WWI commemorations should be "more than just the battlefield"

Patrick Steel, 12.11.2013
Conference delegates discuss preparations for 2014
Next year’s WWI commemorations should be “more than just the battlefield”, Linda Tomos, director of CyMAL: Museums Archives and Libraries Wales, told delegates at Liverpool 2013.

“If it’s just five years of battlefield retelling then after year one people will have had enough,” she said. “[The military side is] an important part of it but not the totality of it.

“To engage with people you might show how this affected your community, family, or nation. That’s the sort of sense museums can engender. And museums can ask the important questions about how does this global conflict reflect how we look at conflict today. We have the imagination and professional ability to interpret that.”


Delegates also heard from John Orna-Ornstein, director of museums at Arts Council England (ACE), who flagged up funding available for museums under ACE’s Grants for the arts scheme, and the Museums in schools programme, for which roughly half the programmes would be around WW1.

ACE is not prioritising WW1 in its current Strategic funding round, because the Heritage Lottery Fund (HLF) has made this a priority, he added, but a decision was yet to be made on future rounds. ACE would also be working closely with the Imperial War Museum (IWM) and the HLF on further WW1 initiatives, he said, but details of these are not available yet.

The HLF has made £6m available for small grants to help communities across the UK mark the centenary, with £1m a year available until 2019. The HLF will also provide grants of £3,000 to £10,000 to enable communities and groups, particularly those involving young people, to explore, conserve and share their WW1 heritage and deepen their understanding of the impact of the conflict.

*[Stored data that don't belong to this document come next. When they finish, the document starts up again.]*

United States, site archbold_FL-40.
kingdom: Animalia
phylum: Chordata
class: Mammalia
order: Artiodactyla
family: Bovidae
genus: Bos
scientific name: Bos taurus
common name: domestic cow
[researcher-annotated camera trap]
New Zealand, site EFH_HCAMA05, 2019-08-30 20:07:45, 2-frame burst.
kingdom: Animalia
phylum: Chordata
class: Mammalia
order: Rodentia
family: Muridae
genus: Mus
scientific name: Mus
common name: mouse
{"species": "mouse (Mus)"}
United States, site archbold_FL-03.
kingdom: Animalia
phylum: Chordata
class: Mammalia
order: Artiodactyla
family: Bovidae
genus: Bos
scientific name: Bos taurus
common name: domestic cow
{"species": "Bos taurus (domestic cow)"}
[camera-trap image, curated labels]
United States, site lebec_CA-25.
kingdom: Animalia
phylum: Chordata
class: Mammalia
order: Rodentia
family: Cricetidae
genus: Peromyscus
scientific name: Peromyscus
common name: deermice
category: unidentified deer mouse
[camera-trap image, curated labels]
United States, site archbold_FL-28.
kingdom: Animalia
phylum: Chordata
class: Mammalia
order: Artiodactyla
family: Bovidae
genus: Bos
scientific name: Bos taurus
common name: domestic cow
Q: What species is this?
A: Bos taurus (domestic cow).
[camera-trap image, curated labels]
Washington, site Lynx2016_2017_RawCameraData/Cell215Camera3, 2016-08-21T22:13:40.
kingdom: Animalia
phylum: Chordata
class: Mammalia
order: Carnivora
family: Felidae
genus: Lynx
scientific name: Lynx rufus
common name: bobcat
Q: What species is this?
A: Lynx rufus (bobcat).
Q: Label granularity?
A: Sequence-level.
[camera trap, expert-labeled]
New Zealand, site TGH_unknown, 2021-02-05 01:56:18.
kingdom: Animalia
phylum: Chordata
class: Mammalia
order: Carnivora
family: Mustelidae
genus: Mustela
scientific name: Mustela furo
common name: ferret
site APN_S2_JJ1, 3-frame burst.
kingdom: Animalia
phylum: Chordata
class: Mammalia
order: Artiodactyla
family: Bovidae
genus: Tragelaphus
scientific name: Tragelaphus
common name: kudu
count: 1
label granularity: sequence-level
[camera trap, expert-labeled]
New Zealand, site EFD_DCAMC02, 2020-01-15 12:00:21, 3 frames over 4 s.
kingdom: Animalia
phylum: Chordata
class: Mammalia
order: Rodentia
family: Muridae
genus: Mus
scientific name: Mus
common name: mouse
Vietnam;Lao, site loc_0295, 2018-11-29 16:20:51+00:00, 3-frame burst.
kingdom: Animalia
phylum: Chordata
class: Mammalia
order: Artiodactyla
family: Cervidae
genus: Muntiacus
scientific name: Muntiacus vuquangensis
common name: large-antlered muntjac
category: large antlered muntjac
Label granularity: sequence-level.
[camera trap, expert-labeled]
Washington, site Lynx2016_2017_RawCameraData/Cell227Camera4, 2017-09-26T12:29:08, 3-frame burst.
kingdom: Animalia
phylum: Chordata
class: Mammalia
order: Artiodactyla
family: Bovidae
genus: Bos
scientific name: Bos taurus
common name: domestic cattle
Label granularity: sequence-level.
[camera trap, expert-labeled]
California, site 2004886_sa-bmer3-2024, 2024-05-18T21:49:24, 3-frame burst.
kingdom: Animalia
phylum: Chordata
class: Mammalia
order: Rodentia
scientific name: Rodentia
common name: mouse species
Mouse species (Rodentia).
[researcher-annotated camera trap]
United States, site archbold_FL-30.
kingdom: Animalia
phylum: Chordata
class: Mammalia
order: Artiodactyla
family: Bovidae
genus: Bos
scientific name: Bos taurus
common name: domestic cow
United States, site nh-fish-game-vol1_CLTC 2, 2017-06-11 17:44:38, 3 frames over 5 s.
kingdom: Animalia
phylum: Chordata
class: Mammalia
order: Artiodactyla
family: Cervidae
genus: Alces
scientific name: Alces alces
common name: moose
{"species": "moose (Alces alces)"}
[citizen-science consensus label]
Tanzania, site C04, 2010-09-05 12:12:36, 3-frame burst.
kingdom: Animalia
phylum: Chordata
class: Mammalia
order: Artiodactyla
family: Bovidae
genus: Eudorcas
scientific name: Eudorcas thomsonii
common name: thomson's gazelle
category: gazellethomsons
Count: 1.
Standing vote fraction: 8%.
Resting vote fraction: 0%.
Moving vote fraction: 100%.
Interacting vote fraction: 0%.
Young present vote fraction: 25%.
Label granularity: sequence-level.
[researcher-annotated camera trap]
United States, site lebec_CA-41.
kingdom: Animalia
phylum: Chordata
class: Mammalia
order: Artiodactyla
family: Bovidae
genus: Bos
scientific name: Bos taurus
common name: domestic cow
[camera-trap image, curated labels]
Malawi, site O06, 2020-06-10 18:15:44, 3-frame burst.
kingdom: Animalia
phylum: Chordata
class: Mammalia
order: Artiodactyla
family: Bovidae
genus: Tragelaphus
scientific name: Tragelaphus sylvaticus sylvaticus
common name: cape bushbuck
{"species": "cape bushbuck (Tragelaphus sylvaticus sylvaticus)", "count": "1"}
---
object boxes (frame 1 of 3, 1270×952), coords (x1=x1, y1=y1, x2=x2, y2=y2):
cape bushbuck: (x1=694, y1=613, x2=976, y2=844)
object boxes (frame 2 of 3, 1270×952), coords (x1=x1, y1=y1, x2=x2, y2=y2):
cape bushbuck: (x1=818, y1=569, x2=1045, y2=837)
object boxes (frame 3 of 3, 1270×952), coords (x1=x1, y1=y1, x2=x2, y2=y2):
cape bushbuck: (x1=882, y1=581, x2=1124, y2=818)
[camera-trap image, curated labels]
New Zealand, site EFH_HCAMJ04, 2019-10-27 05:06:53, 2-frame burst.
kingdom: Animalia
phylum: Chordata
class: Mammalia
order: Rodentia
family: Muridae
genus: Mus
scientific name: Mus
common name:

Lori Anderson, relationships and partnerships manager at Museums Galleries Scotland (MGS), said that the Scotland Commemorations Panel was working at a local, national and international level to join up thinking between organisations in Scotland and the UK.

Earlier this year the Scottish Executive gave £1m to schools to do educational visits to European battlefields, and has also funded a £1m Centenary Memorials Restoration Fund.

And Chris Bailey, director of the Northern Ireland Museums Council, spoke of the gap between history and people’s views in Northern Ireland, saying that museums have critical role in disarming myths and correcting misconceptions about the events of 1914-1918.

Earlier this month the IWM announced a First World War Centenary Partnership Programme, bringing together a network of over 1,800 cultural and educational not-for-profit organisations from 37 countries to mark the centenary.